Consignes écrites:
- 1) D'après le texte sur le rapport consacré aux athlètes féminines, dans quel journal paraissent les chroniques de Sophie Durocher ?
- 2) Recopiez fidèlement un passage du texte sur le rapport consacré aux athlètes féminines : commencez aux mots « Vous me direz » et arrêtez-vous après les mots « (Éditions du Journal). ».

Texte de la page:

--*--

Il y a les faits. Il y a le contexte. Elle écrit : « Les athlètes et les entraîneurs de sexe féminin qui s’opposent à la présence d’hommes dans leurs espaces sont réduites au silence ou contraintes à l’autocensure sous peine de perdre des opportunités sportives, des bourses d’études et des sponsors. Nombre d’entre elles sont également taxées d’intolérance et suspendues de leur équipe sportive, ou font l’objet de mesures d’éloignement, d’expulsion, de diffamation et de procédures disciplinaires injustes. »
Déposé en août, ce rapport a été rendu public le 8 octobre dernier. Compte tenu de l’intensité de la couverture ces dernières années sur cette question, et en particulier pendant les Jeux olympiques cet été, j’estime humblement que ce rapport est digne d’intérêt. J’en ai trouvé la trace dans plusieurs journaux anglophones, mais aucun média francophone québécois n’en a parlé. Aucun, sauf un. Enfin, je devrais dire « sauf une » : l’information m’est parvenue car je suis un lecteur fidèle des chroniques de Sophie Durocher dans Le Journal de Montréal.
« Mon genre n’est pas ton costume »
Vous me direz si c’est un hasard : elle lance cette semaine son livre Où sont les femmes ? L’effacement du féminin dans l’espace public (Éditions du Journal).

--*--

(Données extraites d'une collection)

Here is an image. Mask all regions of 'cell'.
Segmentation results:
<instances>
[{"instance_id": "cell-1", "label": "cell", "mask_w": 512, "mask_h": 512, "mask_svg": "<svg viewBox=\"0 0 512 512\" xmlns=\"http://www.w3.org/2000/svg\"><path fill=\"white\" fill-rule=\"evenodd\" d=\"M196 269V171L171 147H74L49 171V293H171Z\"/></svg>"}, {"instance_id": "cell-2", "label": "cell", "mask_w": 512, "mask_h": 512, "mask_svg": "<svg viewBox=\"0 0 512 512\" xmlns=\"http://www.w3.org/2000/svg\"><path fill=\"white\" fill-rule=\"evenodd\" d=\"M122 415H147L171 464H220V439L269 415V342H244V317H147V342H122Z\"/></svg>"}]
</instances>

--*--

Corrigé des exercices:
- 1) Dans Le Journal de Montréal.

- 2)
Vous me direz si c’est un hasard : elle lance cette semaine son livre Où sont les femmes ? L’effacement du féminin dans l’espace public (Éditions du Journal).